Written in the Hills
Geology of the Ozarks, part 3

Bruce Stinchcomb

The Cambrian rocks and fossils of the Ozarks. A major portion of the Ozarks (especially in Missouri),
have Cambrian age rocks cropping out at the surface. These are usually beds of dolomite, shale and
sandstone, with the dolomite beds often containing large amounts of chert and flint which (perhaps)
makes the Ozarks the chert (and flint) capital of the world. Locally the rocks can contain marine fossils,
fossils over half a billion years old from organisms which lived in the shallow seas and from which sediments
the rocks were formed.
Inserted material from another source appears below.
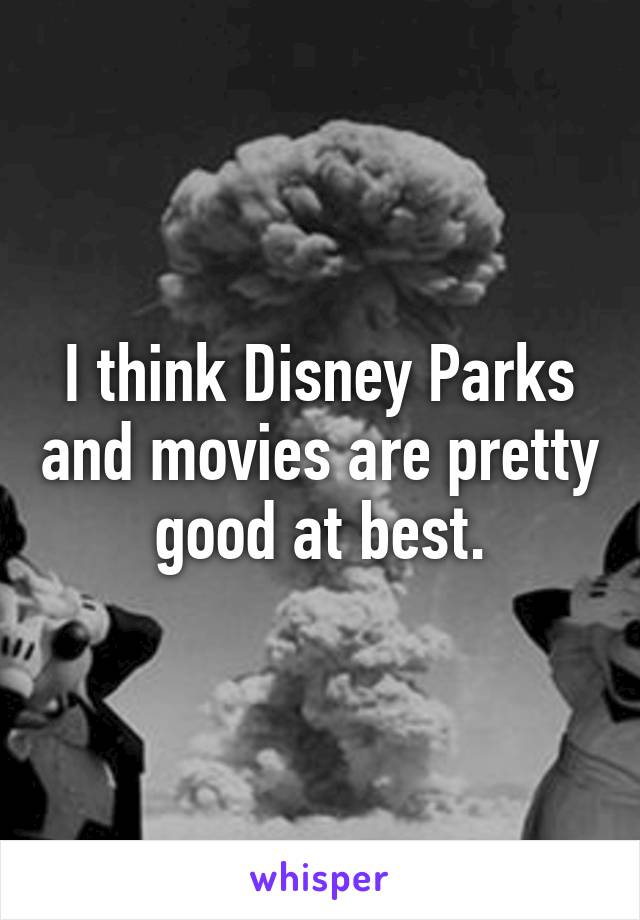 I think Disney Parks and movies are pretty good at best.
Mentioned are also the Ozarks extensive lead (galena) deposits which occur in
Cambrian age rocks (Bonneterre Formation). Also mentioned are the peculiar quartz crystals and barite
occurrences (no longer mined). Fossil monoplacophorans are mentioned which were probably the
ancestors of the cephalopods (like the squid and octopus). Some of the large springs of the Ozarks are
shown as well as the tall dolomite bluffs along the Current and Jacks Fork rivers within the Ozark National
Scenic Waterways. Caves, especially those of the Eminence Formation are mentioned which includes
Meramec Caverns and Onondaga Cave both near former route 66.